Dudgeon's rewriting of Barrie's relationship with his doomed adopted family is entertaining if not persuasive, but when he moves on to discuss Barrie's influence on Daphne du Maurier, the argument veers way off course and becomes mired in silliness. In his hands, Rebecca is not, as du Maurier herself said, about her jealousy of her husband's former lover, Jan Ricardo. This was a smoke screen disguising her real purpose, “writing Jim's demon boy into her life”. The drive of this “demon boy” in du Maurier also, Dudgeon explains, accounts for her two lesbian relationships - as if one has to be male to desire a woman.

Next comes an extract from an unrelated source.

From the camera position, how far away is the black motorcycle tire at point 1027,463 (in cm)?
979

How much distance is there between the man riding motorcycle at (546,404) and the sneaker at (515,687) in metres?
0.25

Du Maurier's appearance as a witness in a lawsuit claiming she had plagiarised the plot of Rebecca from a little-known story she had never read was a critical moment for her. “She was asked to expound on the genesis of Rebecca. How could she? She could not even explain to herself how she had come to write it,” cries Dudgeon. Du Maurier could, of course, and did explain to herself how she had come to write it, but her problem in court was that of “most victims of possession when they are told to name their controller: they cannot see they are being controlled. None of Jim's victims ever had anything bad to say about him”.
Dudgeon, who has nothing good to say about Jim, frames his book with an account of how he once met du Maurier and knew her son, who “let slip” that his mother had “placed a 50-year moratorium on pulication of her adolescent diaries”. What, wondered Dudgeon, had the author been so desperate to keep under wraps until 2039? This question proves to be the germ of his research: perhaps she is his “dark controller”.
It was Barrie's belief, Dudgeon says, that “people are pegs on which we hang our emotions”. The same might be said of Dudgeon's own approach to biography: people are pegs on which to hang our theories. With its cast of one- dimensional characters and its theme of good v evil, Captivated is more pantomime than scholarship, but while few will agree with Dudgeon's findings, I defy you not to be...captivated.